A' medida que a creança vae crescendo, vae a arvore ganhando vigor e belleza ; e quando o petiz, ainda mal seguro nas pernas, sahe, arrastando pela cauda um minusculo papagaio de papel de arroz, pintado a côres, a sua verde irman, lá de longe, lhe acena com todos os seus ramos viçosamente cobertos de folhas e, se é precoce, recamados de flores.

O joven chim tem, para alental-o, os cuidados domesticos - os paes não o perdem de vista e a ama tartara, solicita e carinhosa, segue-o a toda a parte, protegendo-o ao sol, com a sua sombra, equilibrando-o com os seus braços, animando-o com o seu canto monotonó e, á noite, depois de o adormecer com uma historia maravilhosa, deita-se junto ao seu berço de laca, n'uma fina esteira e, ao mais leve resmungo, eil-a de pé, debruçada, a examinar a cócedra macia, a sacudir o mosquiteiro ou a balançar, de leve, o berço delicado.

De manhã, lá o leva ao ar puro, aos jardins, a correr na relva ainda humida e, quando o sol aquece, lá vae ficar á beira dos lagos que parecem dormir um somno doce e eterno e sobre os quaes as aves, que se reflectem ligeiramente, passando e turgindo no ar, são como iterativos sonhos.

A arvoresinha tem apenas o sol e as chuvas que a vão nutrindo e, nos tempos seccos, duas vezes ao dia, ao partir e ao chegar das pombas domesticas, a rega do velho tankia melancolico.

Ninguem a agasalha -dorme exposta ao tempo, ao clarão dos luares, e cresce, enfolha-se, frondeja e floresce.

O joven chim deixa os braços da ama e, seguindo para um kiosque forrado de seda, alto como um taï, agasalhado discreta, silenciosamente n'um bosque de bambús, entrega-se a um velho lettrado que lhe fala dos grandes espiritos do imperio : Laótseu propagando a doutrina de Taó, Confucio dictando aos seus discipulos as sabias leis puras da moral, os lamas contemplativos que descem do Thibet, com uma corrente beneficiadora, fazendo crescer nas almas a esperança e, por desfastio, de quando em quando, lá lhe põe ante os olhos uma peça dramatica composta por alguma das mulheres do régio harem para os comicos da côrte.

Depois são as armas- é um espadachim que lhe transmitte a sua agil sciencia, manejando uma espada ou enristando uma lança; depois o mestre de equitação que aderença um alfario ardego até que, um dia, moço e lindo, gracioso e robusto, para continuar a gloria da sua casa, os paes, depois de muitas consultas, resolvem dar-lhe por esposa uma princeza mandchú, senhora de terras vastas, ricas em arroz e em arvores de laca.

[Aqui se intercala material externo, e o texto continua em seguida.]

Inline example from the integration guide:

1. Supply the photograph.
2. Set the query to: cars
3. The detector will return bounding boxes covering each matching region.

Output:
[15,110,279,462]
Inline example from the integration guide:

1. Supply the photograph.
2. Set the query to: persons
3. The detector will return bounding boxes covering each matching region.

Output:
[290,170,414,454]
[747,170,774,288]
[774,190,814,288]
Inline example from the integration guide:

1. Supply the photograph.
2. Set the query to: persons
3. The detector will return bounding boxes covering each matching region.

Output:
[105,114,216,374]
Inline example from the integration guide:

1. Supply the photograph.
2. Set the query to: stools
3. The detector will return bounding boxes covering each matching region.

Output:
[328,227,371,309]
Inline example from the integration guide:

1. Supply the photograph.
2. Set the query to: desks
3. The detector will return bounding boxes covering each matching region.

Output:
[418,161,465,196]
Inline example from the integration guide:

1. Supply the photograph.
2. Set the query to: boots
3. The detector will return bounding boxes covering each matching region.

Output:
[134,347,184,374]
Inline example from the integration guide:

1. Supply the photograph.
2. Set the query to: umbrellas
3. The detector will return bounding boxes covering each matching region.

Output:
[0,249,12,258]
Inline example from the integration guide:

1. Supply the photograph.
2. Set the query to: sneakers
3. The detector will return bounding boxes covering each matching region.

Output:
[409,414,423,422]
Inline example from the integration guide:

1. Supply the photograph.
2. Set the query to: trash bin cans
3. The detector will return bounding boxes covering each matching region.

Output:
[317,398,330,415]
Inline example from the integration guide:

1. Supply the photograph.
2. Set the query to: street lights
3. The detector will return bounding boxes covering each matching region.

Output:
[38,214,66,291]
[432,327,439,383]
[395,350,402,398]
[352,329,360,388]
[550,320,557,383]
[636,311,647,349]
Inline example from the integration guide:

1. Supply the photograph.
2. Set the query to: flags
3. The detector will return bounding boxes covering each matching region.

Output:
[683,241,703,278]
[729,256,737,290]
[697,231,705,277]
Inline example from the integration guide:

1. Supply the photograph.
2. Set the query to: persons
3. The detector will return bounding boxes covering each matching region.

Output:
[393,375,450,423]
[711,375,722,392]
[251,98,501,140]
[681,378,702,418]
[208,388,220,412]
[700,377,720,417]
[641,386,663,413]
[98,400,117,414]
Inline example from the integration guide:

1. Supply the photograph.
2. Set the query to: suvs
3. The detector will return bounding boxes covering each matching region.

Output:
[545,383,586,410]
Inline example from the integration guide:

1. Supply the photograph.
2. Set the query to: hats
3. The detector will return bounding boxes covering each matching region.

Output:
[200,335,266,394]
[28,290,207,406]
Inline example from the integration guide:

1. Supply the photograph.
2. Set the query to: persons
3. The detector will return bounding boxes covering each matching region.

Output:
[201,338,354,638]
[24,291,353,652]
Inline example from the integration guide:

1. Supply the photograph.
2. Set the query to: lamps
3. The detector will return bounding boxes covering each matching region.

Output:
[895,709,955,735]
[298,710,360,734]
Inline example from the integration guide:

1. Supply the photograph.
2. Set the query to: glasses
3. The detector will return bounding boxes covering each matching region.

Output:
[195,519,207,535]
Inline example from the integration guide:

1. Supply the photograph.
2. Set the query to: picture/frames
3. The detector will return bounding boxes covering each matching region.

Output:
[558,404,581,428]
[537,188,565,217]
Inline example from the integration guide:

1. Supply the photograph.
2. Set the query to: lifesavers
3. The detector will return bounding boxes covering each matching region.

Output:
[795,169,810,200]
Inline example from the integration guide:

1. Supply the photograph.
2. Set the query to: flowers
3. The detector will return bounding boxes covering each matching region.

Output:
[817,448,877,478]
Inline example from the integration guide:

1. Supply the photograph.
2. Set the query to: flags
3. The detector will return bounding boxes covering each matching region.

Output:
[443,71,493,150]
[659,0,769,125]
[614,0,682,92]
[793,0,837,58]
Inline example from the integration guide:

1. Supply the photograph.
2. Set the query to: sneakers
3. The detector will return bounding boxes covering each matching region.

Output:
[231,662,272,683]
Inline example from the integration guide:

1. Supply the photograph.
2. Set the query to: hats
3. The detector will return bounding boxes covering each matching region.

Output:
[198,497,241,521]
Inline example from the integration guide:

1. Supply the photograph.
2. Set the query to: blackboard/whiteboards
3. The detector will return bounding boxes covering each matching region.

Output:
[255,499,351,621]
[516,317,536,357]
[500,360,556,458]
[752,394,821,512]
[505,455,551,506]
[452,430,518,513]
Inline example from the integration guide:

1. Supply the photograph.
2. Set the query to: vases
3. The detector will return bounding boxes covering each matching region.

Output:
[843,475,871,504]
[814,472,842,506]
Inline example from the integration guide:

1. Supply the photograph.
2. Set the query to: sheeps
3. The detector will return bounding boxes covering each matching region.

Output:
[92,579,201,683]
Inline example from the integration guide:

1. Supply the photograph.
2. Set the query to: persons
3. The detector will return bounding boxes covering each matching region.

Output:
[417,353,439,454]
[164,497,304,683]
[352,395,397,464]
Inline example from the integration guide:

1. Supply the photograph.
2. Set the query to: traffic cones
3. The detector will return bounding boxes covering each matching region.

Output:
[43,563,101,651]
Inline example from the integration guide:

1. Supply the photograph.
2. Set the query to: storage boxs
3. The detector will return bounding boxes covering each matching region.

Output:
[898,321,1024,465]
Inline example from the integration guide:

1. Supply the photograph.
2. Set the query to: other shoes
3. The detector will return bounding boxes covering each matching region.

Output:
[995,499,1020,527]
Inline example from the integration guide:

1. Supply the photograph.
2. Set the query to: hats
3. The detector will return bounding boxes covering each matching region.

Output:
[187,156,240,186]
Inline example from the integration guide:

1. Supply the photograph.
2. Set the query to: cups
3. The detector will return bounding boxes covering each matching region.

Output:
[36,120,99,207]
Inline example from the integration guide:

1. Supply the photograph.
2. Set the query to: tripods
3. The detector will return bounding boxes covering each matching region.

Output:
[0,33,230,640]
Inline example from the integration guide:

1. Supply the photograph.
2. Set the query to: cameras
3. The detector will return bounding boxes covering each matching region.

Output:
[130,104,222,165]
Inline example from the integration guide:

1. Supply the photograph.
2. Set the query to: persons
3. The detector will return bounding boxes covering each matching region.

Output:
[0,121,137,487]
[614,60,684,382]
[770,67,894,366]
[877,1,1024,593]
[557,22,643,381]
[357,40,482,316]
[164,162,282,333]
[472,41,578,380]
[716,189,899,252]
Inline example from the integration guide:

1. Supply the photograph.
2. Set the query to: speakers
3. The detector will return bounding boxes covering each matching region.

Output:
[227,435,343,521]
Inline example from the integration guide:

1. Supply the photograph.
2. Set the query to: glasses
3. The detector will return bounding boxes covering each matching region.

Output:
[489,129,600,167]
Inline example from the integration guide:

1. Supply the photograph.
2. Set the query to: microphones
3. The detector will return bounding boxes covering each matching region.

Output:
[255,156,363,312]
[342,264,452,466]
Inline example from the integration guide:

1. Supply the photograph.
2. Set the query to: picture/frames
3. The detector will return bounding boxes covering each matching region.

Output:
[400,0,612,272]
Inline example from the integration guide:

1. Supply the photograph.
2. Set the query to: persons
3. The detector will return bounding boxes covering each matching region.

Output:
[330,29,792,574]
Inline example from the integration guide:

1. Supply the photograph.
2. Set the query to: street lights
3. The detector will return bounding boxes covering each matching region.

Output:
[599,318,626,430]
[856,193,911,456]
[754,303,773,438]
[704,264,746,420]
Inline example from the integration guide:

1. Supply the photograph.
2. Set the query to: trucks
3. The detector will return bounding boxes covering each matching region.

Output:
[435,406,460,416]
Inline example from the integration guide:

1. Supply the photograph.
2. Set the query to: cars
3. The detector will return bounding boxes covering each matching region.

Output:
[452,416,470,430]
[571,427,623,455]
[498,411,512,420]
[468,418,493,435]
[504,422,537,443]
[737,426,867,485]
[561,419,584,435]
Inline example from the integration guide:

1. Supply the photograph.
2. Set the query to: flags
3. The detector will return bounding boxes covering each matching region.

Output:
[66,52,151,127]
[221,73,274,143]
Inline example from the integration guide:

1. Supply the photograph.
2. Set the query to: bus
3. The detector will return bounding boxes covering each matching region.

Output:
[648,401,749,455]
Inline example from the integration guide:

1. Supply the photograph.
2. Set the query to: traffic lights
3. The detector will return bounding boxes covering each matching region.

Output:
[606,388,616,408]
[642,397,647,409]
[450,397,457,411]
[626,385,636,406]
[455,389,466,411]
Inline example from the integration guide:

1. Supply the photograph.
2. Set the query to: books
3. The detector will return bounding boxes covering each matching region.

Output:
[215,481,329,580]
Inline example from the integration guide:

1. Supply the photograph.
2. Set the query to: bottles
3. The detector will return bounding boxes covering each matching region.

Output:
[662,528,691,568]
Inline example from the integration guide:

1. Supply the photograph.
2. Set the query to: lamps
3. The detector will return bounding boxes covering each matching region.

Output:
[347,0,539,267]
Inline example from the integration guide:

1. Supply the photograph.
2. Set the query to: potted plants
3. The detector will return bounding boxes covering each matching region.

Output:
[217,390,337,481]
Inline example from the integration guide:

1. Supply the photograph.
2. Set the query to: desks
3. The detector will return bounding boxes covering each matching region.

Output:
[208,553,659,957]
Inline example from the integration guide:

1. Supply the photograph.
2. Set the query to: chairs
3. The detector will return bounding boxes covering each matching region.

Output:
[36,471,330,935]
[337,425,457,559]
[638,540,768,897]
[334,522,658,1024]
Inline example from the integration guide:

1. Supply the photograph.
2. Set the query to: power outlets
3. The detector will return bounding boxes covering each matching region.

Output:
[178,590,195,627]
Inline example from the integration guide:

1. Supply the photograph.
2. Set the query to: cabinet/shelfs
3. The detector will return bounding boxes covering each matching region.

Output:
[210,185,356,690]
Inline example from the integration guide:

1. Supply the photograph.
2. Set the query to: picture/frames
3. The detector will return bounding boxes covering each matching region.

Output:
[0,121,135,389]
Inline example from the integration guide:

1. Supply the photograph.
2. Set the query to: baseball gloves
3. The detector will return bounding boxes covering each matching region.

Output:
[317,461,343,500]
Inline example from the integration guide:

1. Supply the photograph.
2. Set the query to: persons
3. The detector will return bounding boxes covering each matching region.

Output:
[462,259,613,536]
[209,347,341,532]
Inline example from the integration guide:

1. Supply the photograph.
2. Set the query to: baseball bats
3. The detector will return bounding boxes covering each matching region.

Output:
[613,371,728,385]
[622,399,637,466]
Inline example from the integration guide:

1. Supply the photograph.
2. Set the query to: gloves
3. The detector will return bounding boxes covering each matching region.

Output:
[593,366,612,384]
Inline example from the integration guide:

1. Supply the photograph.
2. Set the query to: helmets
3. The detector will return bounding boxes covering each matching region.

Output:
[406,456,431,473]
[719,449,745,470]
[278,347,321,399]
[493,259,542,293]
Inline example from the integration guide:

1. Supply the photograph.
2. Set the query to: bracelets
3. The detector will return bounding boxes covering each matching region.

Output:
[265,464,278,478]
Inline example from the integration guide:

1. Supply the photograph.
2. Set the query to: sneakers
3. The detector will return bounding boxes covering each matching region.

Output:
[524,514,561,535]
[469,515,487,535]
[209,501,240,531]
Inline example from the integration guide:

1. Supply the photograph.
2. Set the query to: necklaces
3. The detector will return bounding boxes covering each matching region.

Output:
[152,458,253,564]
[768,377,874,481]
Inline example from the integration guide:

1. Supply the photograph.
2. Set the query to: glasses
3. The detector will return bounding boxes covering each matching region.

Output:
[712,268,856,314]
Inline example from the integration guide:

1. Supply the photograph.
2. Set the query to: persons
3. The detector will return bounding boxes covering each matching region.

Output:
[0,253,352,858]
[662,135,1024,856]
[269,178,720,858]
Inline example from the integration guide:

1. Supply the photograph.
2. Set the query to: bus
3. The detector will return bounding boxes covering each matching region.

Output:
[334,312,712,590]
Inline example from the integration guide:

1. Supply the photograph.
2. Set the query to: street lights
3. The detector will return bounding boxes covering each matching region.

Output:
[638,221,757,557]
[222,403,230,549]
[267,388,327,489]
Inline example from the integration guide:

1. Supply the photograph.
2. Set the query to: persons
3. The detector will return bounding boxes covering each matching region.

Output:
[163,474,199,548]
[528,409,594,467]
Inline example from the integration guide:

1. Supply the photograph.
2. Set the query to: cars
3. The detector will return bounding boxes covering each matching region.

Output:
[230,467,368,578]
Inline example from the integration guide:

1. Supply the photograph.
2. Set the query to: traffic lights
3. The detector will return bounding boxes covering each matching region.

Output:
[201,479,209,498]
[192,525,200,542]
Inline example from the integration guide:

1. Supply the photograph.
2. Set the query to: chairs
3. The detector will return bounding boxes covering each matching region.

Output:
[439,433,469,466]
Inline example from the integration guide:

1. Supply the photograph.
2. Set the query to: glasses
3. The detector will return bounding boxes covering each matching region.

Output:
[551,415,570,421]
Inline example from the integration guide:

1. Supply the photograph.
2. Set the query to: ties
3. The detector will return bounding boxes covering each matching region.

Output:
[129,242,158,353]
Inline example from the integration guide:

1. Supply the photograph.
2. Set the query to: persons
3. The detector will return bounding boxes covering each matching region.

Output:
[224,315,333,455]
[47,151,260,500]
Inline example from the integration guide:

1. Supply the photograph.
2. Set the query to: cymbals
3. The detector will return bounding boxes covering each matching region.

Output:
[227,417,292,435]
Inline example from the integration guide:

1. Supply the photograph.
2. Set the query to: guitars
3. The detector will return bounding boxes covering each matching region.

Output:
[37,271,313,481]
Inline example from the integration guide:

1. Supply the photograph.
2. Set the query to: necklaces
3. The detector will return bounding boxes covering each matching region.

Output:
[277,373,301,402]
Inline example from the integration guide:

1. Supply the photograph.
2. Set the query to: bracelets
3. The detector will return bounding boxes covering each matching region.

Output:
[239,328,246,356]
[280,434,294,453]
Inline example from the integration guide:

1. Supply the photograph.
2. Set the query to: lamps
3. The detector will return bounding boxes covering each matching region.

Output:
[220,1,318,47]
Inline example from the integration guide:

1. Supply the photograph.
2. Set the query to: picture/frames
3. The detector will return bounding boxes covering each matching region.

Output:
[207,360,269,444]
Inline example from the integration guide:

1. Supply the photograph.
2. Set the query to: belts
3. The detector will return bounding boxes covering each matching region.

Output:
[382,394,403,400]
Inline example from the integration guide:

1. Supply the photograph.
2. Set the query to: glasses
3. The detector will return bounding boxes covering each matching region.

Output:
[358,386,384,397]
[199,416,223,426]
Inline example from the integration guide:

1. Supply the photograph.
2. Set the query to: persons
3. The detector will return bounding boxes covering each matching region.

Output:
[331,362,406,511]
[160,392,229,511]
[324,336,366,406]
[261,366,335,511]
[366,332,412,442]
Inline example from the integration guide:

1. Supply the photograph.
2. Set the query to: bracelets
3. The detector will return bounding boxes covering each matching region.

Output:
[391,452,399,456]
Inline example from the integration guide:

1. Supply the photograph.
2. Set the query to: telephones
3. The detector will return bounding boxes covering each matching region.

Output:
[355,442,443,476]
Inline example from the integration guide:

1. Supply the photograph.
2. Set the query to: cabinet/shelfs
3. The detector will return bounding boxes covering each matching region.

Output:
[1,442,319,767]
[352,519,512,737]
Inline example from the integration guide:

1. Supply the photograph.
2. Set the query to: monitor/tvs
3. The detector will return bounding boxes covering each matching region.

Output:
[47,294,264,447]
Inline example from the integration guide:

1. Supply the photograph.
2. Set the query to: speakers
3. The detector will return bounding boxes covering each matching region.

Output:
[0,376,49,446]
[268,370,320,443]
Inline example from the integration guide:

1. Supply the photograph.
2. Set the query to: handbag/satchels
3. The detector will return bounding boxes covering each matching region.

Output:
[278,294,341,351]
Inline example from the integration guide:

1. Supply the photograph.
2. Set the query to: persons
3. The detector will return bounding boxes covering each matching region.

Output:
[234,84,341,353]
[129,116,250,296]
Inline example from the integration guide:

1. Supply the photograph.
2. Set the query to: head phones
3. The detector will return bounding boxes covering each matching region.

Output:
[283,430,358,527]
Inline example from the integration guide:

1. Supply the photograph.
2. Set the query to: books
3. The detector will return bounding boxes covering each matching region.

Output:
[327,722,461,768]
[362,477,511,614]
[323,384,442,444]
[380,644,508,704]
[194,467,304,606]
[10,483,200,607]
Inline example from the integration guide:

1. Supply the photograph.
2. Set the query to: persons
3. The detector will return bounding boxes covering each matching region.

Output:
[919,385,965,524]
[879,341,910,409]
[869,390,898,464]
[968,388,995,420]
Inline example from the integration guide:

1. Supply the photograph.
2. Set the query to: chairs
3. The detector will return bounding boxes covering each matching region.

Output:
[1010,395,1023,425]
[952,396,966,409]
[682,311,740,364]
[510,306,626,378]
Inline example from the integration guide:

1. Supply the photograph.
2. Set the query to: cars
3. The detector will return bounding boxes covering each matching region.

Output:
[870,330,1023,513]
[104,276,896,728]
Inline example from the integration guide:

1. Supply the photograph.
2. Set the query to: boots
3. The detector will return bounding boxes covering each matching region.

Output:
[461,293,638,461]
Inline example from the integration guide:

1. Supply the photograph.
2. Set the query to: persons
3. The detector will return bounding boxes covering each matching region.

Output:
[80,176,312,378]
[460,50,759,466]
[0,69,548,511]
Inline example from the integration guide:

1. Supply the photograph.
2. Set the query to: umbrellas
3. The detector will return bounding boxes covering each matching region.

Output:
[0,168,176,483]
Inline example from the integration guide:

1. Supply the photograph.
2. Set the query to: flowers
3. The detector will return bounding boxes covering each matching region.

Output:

Contratada a alliança, determinado o dia dos esponsaes, é logo chamado um artista perito para construir o leito nupcial.

E a arvore que, lá fóra, toda se enfeita ao sol, a arvore plantada no dia do nascimento do noivo, alta e forte, verde e em flôr, é sacrificada como uma victima.

Recebe no tronco um golpe fundo, outro logo, ainda outro, cava-se uma cinta d'onde escorre, como sangue novo e sadio, a seiva loura, saltam aparas e a madeira ringe, estrepita, estala, oscila e pende- a fronde ainda resiste, mas, a uma leve aragem, derreia-se languidamentè e, ao peso da folhagem, inclina-se com fragor atroante e tomba com sonoro farfalhar de folhas e de galhos.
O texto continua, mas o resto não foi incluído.